# [Saved entries]
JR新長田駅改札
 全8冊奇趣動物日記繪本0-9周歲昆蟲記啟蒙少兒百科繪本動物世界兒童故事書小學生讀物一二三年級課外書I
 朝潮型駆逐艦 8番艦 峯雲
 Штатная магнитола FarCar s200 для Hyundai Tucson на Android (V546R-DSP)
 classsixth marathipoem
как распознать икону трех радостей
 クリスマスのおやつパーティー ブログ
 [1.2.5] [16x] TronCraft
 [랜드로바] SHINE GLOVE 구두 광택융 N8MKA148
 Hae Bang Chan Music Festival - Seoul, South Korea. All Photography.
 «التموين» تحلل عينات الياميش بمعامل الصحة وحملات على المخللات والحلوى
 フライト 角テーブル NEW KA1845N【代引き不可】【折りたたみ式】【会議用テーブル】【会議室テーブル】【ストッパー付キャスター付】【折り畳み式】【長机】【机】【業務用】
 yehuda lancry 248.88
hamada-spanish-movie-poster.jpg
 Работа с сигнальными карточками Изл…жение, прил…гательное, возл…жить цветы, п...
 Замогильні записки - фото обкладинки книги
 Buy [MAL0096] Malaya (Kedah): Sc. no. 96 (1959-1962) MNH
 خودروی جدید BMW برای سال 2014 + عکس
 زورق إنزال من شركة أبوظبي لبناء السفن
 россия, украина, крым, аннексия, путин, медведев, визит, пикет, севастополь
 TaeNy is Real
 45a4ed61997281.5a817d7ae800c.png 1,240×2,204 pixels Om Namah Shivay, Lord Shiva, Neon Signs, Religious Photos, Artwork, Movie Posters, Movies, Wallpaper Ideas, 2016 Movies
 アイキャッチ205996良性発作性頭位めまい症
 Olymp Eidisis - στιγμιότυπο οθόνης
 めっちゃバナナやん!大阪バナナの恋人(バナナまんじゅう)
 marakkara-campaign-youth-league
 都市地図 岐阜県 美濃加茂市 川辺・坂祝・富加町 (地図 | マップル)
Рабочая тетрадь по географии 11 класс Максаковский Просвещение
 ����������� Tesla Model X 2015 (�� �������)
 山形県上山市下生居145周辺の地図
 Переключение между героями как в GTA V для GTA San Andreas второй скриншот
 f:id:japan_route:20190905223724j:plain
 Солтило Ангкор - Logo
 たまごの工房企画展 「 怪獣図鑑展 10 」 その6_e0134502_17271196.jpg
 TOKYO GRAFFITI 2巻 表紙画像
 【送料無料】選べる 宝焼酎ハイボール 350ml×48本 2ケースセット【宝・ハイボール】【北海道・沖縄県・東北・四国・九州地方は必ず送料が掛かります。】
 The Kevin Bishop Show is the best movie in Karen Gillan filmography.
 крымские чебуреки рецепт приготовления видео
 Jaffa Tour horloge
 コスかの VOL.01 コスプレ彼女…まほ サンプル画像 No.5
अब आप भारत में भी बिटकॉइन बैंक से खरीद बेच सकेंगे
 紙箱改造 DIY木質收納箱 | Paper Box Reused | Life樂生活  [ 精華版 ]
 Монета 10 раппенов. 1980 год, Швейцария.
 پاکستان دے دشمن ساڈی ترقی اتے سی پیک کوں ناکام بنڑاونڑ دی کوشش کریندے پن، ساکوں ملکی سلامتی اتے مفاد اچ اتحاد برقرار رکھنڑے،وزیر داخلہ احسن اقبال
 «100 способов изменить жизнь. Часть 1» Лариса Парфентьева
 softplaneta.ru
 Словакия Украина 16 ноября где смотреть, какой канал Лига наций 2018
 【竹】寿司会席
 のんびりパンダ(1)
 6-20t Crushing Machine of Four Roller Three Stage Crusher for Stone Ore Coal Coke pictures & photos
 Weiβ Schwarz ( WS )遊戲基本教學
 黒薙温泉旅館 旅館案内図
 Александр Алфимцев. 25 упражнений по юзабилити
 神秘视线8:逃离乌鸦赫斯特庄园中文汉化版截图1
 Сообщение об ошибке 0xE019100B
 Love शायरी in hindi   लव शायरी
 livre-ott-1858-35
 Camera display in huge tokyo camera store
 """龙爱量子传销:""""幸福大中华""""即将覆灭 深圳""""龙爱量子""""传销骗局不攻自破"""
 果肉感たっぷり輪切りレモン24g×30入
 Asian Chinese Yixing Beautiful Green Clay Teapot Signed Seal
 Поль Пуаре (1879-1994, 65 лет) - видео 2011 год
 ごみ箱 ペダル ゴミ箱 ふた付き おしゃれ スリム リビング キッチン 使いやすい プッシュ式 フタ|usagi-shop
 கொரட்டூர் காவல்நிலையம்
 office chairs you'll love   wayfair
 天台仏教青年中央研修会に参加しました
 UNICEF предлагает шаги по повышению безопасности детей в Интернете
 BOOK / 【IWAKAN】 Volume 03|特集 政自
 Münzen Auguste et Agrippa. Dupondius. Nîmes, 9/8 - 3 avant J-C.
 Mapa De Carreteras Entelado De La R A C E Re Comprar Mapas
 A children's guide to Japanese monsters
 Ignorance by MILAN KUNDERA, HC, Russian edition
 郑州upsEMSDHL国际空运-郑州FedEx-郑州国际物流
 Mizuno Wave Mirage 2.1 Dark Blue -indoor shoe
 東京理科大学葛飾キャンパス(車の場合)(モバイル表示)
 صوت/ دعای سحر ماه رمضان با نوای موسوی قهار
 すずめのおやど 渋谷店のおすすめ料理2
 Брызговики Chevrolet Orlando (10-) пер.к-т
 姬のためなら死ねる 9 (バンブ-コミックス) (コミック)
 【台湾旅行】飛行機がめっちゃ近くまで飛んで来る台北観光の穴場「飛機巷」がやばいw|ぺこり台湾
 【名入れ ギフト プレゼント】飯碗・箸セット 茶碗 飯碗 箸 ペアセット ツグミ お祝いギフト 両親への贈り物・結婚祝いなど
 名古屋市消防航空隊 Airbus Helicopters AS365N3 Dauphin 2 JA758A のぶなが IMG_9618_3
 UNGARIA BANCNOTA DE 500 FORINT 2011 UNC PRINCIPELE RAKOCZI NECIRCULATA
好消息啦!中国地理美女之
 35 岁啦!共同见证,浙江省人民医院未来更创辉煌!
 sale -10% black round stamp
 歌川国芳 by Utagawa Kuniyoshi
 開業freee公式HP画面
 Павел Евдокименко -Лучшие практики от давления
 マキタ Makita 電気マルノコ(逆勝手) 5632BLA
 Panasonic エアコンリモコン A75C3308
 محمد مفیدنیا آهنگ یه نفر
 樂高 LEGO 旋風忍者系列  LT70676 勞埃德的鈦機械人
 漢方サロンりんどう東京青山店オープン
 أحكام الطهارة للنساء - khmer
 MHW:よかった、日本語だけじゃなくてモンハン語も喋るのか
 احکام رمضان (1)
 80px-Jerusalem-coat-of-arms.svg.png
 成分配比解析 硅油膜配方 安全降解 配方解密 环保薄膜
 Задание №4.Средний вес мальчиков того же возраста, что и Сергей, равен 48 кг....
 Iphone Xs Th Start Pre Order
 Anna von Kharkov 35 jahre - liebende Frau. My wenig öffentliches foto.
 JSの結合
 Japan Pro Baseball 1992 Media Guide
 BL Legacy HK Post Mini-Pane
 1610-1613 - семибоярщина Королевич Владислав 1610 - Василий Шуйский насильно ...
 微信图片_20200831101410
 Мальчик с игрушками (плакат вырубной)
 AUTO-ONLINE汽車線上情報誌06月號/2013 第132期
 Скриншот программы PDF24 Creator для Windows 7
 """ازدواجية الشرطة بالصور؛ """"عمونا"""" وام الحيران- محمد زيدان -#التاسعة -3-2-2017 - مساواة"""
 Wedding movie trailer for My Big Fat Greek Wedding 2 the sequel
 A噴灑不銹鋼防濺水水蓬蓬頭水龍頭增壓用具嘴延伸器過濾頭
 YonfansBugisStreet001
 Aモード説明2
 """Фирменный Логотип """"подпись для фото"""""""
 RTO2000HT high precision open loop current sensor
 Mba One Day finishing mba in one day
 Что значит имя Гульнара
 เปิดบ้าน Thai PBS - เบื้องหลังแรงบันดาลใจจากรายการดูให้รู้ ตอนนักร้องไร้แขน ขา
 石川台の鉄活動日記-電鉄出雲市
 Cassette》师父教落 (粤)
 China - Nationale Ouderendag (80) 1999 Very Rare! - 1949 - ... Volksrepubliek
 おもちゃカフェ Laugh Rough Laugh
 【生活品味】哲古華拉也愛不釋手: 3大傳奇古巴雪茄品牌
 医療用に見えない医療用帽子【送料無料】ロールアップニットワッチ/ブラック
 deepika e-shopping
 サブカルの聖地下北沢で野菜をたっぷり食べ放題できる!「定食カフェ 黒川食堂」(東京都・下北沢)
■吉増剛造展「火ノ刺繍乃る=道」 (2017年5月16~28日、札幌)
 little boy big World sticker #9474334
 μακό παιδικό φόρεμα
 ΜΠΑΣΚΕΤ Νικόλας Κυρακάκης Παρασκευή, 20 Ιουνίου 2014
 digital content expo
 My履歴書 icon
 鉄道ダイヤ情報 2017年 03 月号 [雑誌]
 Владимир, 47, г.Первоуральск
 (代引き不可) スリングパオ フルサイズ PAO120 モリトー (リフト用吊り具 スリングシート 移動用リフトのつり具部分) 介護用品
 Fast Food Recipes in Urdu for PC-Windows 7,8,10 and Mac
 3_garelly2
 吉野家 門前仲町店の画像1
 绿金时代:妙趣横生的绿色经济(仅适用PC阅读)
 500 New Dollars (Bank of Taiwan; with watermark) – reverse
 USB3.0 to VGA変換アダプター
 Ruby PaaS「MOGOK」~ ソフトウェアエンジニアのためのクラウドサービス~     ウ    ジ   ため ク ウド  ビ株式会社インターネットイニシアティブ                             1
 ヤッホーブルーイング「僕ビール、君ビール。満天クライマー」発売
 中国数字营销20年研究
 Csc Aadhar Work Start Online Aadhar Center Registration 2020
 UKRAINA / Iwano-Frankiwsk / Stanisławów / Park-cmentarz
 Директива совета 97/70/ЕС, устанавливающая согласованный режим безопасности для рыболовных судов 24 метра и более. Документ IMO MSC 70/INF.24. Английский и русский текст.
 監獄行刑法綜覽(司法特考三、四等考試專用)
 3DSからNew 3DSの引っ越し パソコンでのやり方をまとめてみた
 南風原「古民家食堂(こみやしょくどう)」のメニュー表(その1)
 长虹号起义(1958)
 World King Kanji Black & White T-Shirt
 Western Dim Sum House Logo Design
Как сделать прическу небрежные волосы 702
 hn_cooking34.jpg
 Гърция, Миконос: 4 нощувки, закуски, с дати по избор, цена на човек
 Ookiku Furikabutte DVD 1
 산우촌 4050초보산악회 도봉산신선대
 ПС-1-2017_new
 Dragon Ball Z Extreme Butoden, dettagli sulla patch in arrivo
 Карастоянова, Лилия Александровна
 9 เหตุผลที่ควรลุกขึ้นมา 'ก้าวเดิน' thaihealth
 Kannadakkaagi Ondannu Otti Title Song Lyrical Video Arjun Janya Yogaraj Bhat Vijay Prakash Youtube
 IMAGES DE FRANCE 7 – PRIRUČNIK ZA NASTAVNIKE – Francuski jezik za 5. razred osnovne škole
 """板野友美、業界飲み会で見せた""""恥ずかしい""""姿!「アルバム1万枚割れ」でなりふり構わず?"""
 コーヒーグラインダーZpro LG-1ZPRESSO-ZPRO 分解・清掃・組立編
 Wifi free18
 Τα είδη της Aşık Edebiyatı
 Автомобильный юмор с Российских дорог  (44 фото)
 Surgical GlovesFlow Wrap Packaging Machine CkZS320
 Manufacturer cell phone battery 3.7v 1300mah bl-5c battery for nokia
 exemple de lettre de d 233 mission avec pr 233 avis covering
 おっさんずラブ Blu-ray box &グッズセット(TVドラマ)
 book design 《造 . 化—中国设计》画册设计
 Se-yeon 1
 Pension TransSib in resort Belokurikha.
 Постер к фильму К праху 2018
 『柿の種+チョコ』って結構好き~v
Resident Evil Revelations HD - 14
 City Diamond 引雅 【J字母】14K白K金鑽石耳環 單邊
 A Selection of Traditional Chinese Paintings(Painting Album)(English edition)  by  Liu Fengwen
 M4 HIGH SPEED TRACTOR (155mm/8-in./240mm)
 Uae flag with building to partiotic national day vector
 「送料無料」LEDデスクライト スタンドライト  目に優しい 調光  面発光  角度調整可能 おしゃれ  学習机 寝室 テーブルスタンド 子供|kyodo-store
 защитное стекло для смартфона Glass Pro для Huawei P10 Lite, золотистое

# [WHAT THE TASK REQUIRES]
Using the entries above, return exactly the lines from the line with "A噴灑不銹鋼防濺水水蓬蓬頭水龍頭增壓用具嘴延伸器過濾頭" to the line with "Cassette》师父教落 (粤)", counting both of those lines.

# [ANSWER]
 A噴灑不銹鋼防濺水水蓬蓬頭水龍頭增壓用具嘴延伸器過濾頭
 YonfansBugisStreet001
 Aモード説明2
 """Фирменный Логотип """"подпись для фото"""""""
 RTO2000HT high precision open loop current sensor
 Mba One Day finishing mba in one day
 Что значит имя Гульнара
 เปิดบ้าน Thai PBS - เบื้องหลังแรงบันดาลใจจากรายการดูให้รู้ ตอนนักร้องไร้แขน ขา
 石川台の鉄活動日記-電鉄出雲市
 Cassette》师父教落 (粤)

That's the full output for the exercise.